> [Text segment]:
══════════════════════════════
Very pretty. Nice striping pattern.


----------



## Gaildh (Jan 15, 2015)

So nice!


----------



## wordancer (May 4, 2011)

Beautiful, it looks to a joy to wear!


----------



## Cdambro (Dec 30, 2013)

A real beauty. Color is very pretty.


----------



## run4fittness (May 22, 2011)

Very pretty! :sm24:


----------



## Woodstockgranny (Feb 6, 2013)

Beautiful! Wonderful job, lucky recipient )


----------



## betty boivin (Sep 12, 2012)

Beautiful!


----------



## crafterwantabe (Feb 26, 2013)

Very pretty she should love it.


----------



## GrannyMo (Jul 7, 2016)

The sock yarn is very effective as a warp and your handspun gives a lovely subtle colour. Bet secret sister will be very pleased.


----------



## lovey (Nov 11, 2011)

:sm24:


----------



## spins2knit (Jul 29, 2013)

Love how it looks like ikat. Which sock yarn did you use?


----------



## ilmacheryl (Feb 3, 2013)

spins2knit said:


> Love how it looks like ikat. Which sock yarn did you use?


I don't know. I can't find the band.


----------



## spins2knit (Jul 29, 2013)

LOL! Sounds just like me.


----------



## Babalou (Jun 3, 2012)

She should love it. It is very pretty and looks really soft.


----------



## gardenpoet (Jun 24, 2016)

What a lovely gift for a sister.


----------



## silkandwool (Dec 5, 2011)

:sm24: Beautiful.


----------



## Patrice B-Z (Dec 22, 2014)

So very nice. If she doesn’t like it, may I sign up to be your “second sister”, lol!!


----------



## marciawm (Jun 2, 2015)

I hope I am your secret sister.


----------



## sockyarn (Jan 26, 2011)

Very pretty.


----------



## Melody-Ann (Apr 11, 2017)

I'm sure she will love it! It's beautiful!


----------



## Goodshepfarm (Jul 20, 2014)

What a thoughtful friend you are. She will love it!
Thanks for sharing, it is so pretty.


----------



## Beetytwird (Jan 19, 2011)

COOL! looks really neat. I am sure she will love it.


----------



## BirchPoint (Feb 12, 2016)

I like the sock yarn stripe effect! Nice scarf


----------



## spinninggill (Apr 9, 2011)

Very pretty


----------
══════════════════════════════
> [Activities]:
a – In the forum thread, what does spins2knit say the piece looks like?
b – Quote the forum thread word for word, starting at "## Goodshepfarm (Jul" and ending at "(Jan 19, 2011)".

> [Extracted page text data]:
══════════════════════════════
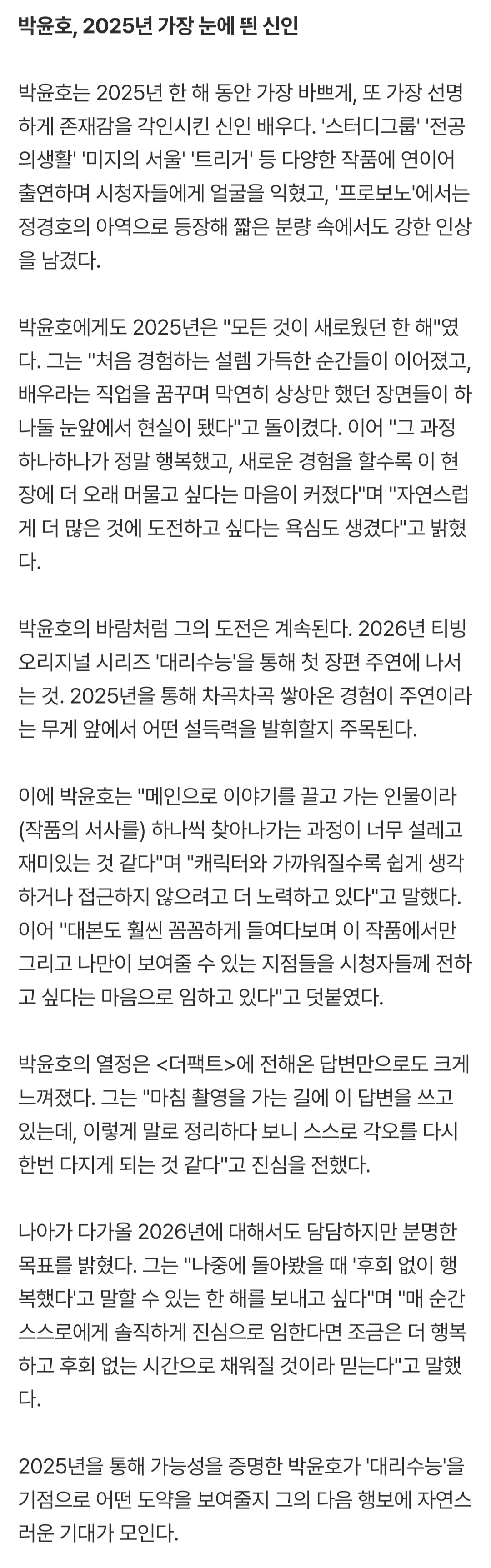 박윤호, 2025년 가장 눈에 띈 신인

박윤호는 2025년 한 해 동안 가장 바쁘게, 또 가장 선명하게 존재감을 각인시킨 신인 배우다. '스터디그룹' '전공의생활' '미지의 서울' '트리거' 등 다양한 작품에 연이어 출연하며 시청자들에게 얼굴을 익혔고, '프로보노'에서는 정경호의 아역으로 등장해 짧은 분량 속에서도 강한 인상을 남겼다.

박윤호에게도 2025년은 "모든 것이 새로웠던 한 해"였다. 그는 "처음 경험하는 설렘 가득한 순간들이 이어졌고, 배우라는 직업을 꿈꾸며 막연히 상상만 했던 장면들이 하나둘 눈앞에서 현실이 됐다"고 돌이켰다. 이어 "그 과정 하나하나가 정말 행복했고, 새로운 경험을 할수록 이 현장에 더 오래 머물고 싶다는 마음이 커졌다"며 "자연스럽게 더 많은 것에 도전하고 싶다는 욕심도 생겼다"고 밝혔다.

박윤호의 바람처럼 그의 도전은 계속된다. 2026년 티빙 오리지널 시리즈 '대리수능'을 통해 첫 장편 주연에 나서는 것. 2025년을 통해 차곡차곡 쌓아온 경험이 주연이라는 무게 앞에서 어떤 설득력을 발휘할지 주목된다.

이에 박윤호는 "메인으로 이야기를 끌고 가는 인물이라 (작품의 서사를) 하나씩 찾아나가는 과정이 너무 설레고 재미있는 것 같다"며 "캐릭터와 가까워질수록 쉽게 생각하거나 접근하지 않으려고 더 노력하고 있다"고 말했다. 이어 "대본도 훨씬 꼼꼼하게 들여다보며 이 작품에서만 그리고 나만이 보여줄 수 있는 지점들을 시청자들께 전하고 싶다는 마음으로 임하고 있다"고 덧붙였다.

박윤호의 열정은 <더팩트>에 전해온 답변만으로도 크게 느껴졌다. 그는 "마침 촬영을 가는 길에 이 답변을 쓰고 있는데, 이렇게 말로 정리하다 보니 스스로 각오를 다시 한번 다지게 되는 것 같다"고 진심을 전했다.

나아가 다가올 2026년에 대해서도 담담하지만 분명한 목표를 밝혔다. 그는 "나중에 돌아봤을 때 '후회 없이 행복했다'고 말할 수 있는 한 해를 보내고 싶다"며 "매 순간 스스로에게 솔직하게 진심으로 임한다면 조금은 더 행복하고 후회 없는 시간으로 채워질 것이라 믿는다"고 말했다.

2025년을 통해 가능성을 증명한 박윤호가 '대리수능'을 기점으로 어떤 도약을 보여줄지 그의 다음 행보에 자연스러운 기대가 모인다.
══════════════════════════════
> [Task-by-task outputs]:
a – It looks like ikat.

b –
## Goodshepfarm (Jul 20, 2014)

What a thoughtful friend you are. She will love it!
Thanks for sharing, it is so pretty.


----------



## Beetytwird (Jan 19, 2011)